Columbias Campus in der Krise | Der New Yorker

Am späten Morgen des 18. April, als sich die Polizei vor den Toren der Columbia University versammelte und „Freies Palästina!“ rief. Als ich über den Campus klingelte, traf ich Nina Berman, eine Kollegin an der Journalistenschule, wo sie Fotojournalismus unterrichtet und ich als Dekanin fungiere. Nina ging auf den östlichen Rasen zu, wo ein Schild das Gebiet als „Gaza-Solidaritätslager“ erklärte. Seit vier Jahrzehnten ist sie darauf spezialisiert, genau diese Art von Ereignissen zu dokumentieren – Arbeitsstreiks, Proteste gegen Black Lives Matter, Kundgebungen für reproduktive Rechte – allerdings meist in etwas größerer Entfernung von ihrem Arbeitsplatz.

Ein bisschen Kontext: Kurz vor Tagesanbruch des 17. strömten Dutzende Studenten über den östlichen Rasen und forderten von der Universität, die Investitionen in Unternehmen mit Verbindungen zu Israel zu kürzen.
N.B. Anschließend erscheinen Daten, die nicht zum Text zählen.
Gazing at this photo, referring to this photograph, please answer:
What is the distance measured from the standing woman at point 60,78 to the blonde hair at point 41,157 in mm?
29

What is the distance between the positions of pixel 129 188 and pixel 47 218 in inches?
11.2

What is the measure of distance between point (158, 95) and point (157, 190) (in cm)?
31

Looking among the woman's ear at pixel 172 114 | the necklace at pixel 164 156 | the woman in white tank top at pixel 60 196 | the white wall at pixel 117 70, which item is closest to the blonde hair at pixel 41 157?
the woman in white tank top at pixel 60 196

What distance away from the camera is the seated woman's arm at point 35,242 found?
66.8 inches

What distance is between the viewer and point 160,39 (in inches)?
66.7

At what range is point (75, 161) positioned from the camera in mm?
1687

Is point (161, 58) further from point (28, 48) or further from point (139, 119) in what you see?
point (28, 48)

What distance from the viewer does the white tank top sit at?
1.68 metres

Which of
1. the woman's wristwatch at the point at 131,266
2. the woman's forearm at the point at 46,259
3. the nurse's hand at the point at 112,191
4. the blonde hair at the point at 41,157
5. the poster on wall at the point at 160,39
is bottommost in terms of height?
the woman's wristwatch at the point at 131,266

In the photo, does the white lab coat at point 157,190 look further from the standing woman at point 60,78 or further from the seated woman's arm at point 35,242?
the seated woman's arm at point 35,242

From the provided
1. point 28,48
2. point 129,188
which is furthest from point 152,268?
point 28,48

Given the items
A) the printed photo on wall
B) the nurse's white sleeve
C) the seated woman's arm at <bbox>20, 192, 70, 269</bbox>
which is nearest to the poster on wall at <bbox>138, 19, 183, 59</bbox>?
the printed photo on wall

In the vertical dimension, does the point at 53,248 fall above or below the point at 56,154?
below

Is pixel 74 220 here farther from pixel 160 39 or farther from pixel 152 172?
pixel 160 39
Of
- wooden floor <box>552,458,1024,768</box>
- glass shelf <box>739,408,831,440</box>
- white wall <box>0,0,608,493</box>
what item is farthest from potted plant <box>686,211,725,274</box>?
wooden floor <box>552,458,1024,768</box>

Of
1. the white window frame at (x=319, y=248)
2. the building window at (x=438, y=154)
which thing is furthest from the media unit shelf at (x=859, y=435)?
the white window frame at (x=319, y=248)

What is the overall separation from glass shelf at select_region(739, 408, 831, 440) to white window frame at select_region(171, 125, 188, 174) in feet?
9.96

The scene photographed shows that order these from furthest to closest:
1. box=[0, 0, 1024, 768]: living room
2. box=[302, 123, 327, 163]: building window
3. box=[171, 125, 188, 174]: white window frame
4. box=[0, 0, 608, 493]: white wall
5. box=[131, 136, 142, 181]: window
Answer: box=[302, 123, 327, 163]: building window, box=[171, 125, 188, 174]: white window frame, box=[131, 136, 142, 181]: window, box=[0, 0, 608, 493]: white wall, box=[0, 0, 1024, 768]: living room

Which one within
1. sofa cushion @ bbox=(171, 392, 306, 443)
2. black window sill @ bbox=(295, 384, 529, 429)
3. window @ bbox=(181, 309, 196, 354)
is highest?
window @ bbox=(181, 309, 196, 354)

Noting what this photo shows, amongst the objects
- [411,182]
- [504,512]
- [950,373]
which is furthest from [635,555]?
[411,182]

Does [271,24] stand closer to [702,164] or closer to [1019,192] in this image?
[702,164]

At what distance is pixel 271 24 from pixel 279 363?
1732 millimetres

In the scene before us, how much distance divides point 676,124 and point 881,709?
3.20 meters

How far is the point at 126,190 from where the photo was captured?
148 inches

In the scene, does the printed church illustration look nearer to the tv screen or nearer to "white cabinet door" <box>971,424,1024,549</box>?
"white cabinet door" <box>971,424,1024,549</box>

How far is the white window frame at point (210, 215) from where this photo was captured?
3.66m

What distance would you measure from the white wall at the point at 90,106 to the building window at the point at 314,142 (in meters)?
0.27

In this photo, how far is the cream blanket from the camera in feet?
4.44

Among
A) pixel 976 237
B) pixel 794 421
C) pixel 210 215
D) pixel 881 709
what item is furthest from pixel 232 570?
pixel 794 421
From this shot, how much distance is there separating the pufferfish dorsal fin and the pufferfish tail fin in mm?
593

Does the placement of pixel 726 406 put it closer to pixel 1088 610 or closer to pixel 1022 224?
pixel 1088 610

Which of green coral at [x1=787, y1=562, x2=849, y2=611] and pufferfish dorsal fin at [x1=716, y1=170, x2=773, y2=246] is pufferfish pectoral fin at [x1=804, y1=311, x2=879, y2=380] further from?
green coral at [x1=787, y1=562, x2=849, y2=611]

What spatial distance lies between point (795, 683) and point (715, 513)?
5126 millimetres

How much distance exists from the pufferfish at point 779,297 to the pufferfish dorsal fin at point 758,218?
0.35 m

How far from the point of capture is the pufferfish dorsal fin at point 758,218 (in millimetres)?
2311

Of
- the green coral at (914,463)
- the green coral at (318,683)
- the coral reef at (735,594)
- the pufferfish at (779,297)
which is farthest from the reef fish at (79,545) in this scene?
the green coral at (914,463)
Die Campus-Rasen waren seit der Woche nach dem 7. Oktober ein Streitpunkt, als es zu duellierenden Versammlungen zur Unterstützung von Israelis und Palästinensern kam. Daher war es nicht ungewöhnlich, dass die palästinensische Flagge vor der nahegelegenen Butler-Bibliothek entfaltet wurde. Doch an diesem Morgen verschärften sich die Proteste, als Studenten Zelte aufbauten und ein Schild mit der Aufschrift „Befreite Zone“ aufhängten. Am selben Tag war Minouche Shafik, der neue Präsident Kolumbiens, in Washington, DC, und sagte vor einem Ausschuss des Repräsentantenhauses über Antisemitismus an der Universität aus. Nach der Anhörung stand Shafik vor einer weiteren Herausforderung: Wie sollte er auf das Lager reagieren, das nun den gesamten östlichen Rasen füllte? Sie rief schließlich das NYPD an, das mehr als hundert Studenten festnahm. Bald darauf bauten die Demonstranten ihre Zelte wieder auf. Anschließend verbrachte ich zehn Tage als Teil eines Verwaltungsteams damit, über ein friedliches Ende des Lagers zu verhandeln. Am 30. April, nachdem ähnliche Demonstrationen auf College- und Universitätsgeländen im ganzen Land stattgefunden hatten, besetzte eine Gruppe von Demonstranten Hamilton Hall – ein akademisches Gebäude –, bis erneut die Polizei gerufen wurde. In dieser Nacht nahmen sie das Gebäude zurück Gebäude, entfernte das Lager und nahm einhundertneun Festnahmen vor.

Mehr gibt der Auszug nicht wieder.